■ Activity: Reproduce the data exactly as given, except for any images.

··· Supplied information ···

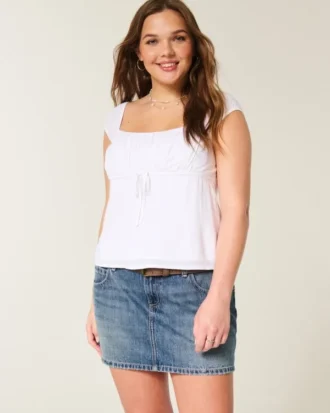 Lage broek met geborduurde denim minirok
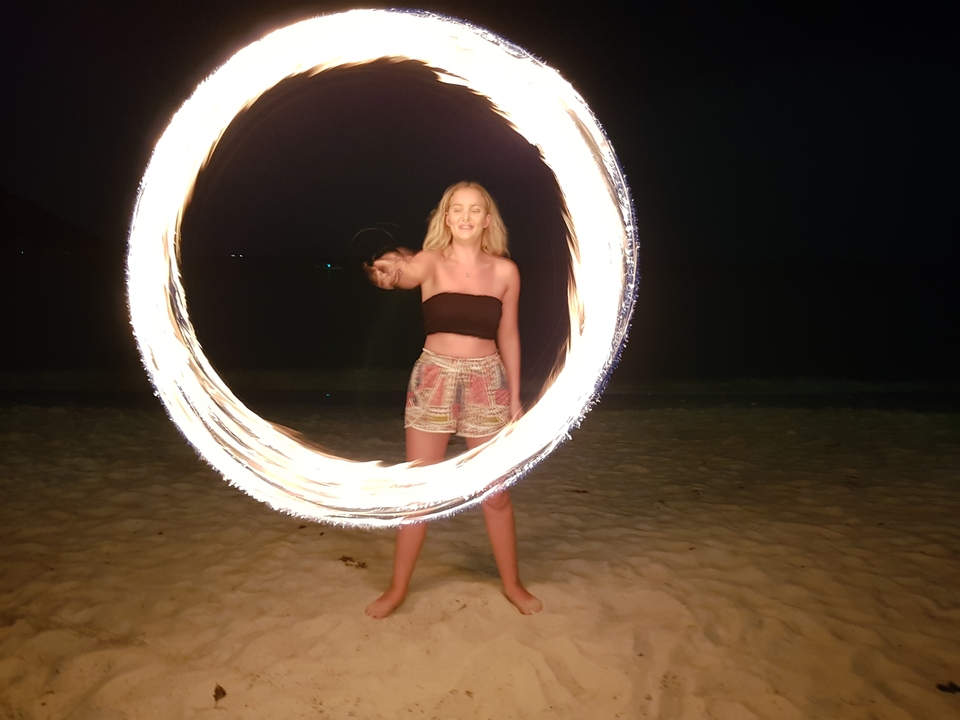 Femme faisant tourner un cerceau de feu sur une plage la nuit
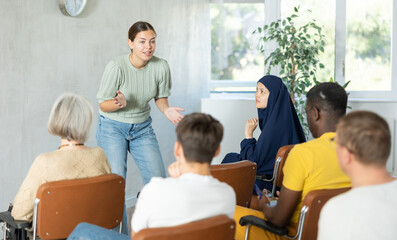 Wall Mural - Emotional young female tutor leading educational class for multiethnic adult group sitting in auditorium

···

■ The answer:
 Lage broek met geborduurde denim minirok
 Femme faisant tourner un cerceau de feu sur une plage la nuit
 Wall Mural - Emotional young female tutor leading educational class for multiethnic adult group sitting in auditorium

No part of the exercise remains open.